■ Task brief ■
Reproduce word for word the passage of the newsletter below between "this week: No." and "are a minefield.", inclusive.

■ Reading text ■

Maxim Institute - real issues.

this week: No. Forty-Nine 6 FEBRUARY 2003

Contents:
* Waitangi Day - birth of a nation or seedbed of division? What are we celebrating and will it be possible to move ahead?

* This land is your land Most New Zealanders have taken property and access rights for granted, but this could change.

* Vibrant media vital to civil society Democracy and civil society requires the media to be objective and analytical. State broadcasting is increasingly politicised and private press limited in ownership.

* New photographic exhibit - art or exploitation An Australian photographer defends her work amidst claims it is feeding our cultures serious problem with child abuse.

* Children as trophies - whose interests are served? Artificial insemination and surrogacy are complex legal issue, but when combined with the agenda to make all family forms equal they are a minefield.

February 6, 1840 - birth of a nation or seedbed of division?

Waitangi Day is here, and again the focus is on who is going and isn't, the protests and this year something a bit different in the form of a media ban. But the important issues of vision and nationhood are obscured. If we are honest we are deeply confused over nationhood, cultural identity, biculturalism and multiculturalism. What exactly are we meant to be celebrating?

One thing is for sure: we can't ignore the past. The Treaty of Waitangi, signed in 1840 was a pact between two peoples. It brought rule of law to a people divided by inter-tribal warfare, but it did not prevent injustice to Maori. How we view the past shapes how we see the Treaty. Too often many of us are guilty of 'chronological snobbery'. We read back on the past with own contemporary values. A variety of interpretations reduces the Treaty to a political power struggle. So, in the end the document itself is forced to bear too much. It is simply not robust enough to act as a surrogate constitution. Principles of the treaty have been made into law, but in recent years more principles seem to be 'discovered'. So the more obscure and contentious the Treaty has become. Instead of being the enlightened document it was supposed to be it will divide us.

This land is my land, that land is my land

Farmers could face a pedestrian invasion if the Government succeeds with moves to ensure farms are open up farms to public foot traffic. Rural Affairs Minister Jim Sutton has set up a 'reference group' to study whether the general population should be allowed to cross private farm land to get to recreation areas - National and ACT say it's effectively a done deal.

■ Stored data ■
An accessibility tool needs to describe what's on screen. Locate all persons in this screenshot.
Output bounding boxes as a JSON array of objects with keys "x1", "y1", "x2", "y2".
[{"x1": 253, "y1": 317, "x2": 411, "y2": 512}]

■ Answer in full ■
this week: No. Forty-Nine 6 FEBRUARY 2003

Contents:
* Waitangi Day - birth of a nation or seedbed of division? What are we celebrating and will it be possible to move ahead?

* This land is your land Most New Zealanders have taken property and access rights for granted, but this could change.

* Vibrant media vital to civil society Democracy and civil society requires the media to be objective and analytical. State broadcasting is increasingly politicised and private press limited in ownership.

* New photographic exhibit - art or exploitation An Australian photographer defends her work amidst claims it is feeding our cultures serious problem with child abuse.

* Children as trophies - whose interests are served? Artificial insemination and surrogacy are complex legal issue, but when combined with the agenda to make all family forms equal they are a minefield.